Starting at the line containing "How far is the" and ending at the end of the listing, rewrite the lines with "camera" replaced by "viewer". Leave everything else unchanged.

╭─ TASK DATA

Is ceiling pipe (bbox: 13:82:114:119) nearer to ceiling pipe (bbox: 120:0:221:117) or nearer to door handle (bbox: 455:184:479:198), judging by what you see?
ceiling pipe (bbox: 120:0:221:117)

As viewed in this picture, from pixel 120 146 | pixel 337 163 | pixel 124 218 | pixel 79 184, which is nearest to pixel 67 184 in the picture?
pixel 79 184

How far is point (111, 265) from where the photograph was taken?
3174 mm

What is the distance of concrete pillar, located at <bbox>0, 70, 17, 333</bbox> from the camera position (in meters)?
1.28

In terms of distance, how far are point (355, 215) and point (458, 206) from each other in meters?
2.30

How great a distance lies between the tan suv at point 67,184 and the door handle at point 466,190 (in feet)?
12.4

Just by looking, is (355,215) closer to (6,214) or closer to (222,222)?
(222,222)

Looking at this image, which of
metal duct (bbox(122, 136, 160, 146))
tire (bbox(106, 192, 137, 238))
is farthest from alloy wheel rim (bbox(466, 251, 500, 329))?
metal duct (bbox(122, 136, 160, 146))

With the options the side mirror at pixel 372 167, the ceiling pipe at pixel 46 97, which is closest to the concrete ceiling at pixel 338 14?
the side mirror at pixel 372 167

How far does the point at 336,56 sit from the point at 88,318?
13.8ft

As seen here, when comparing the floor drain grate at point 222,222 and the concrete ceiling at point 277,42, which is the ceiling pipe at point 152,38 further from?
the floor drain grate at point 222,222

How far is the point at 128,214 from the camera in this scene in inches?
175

╰─

**EXERCISE RESPONSE**
How far is the point at 128,214 from the viewer in this scene in inches?
175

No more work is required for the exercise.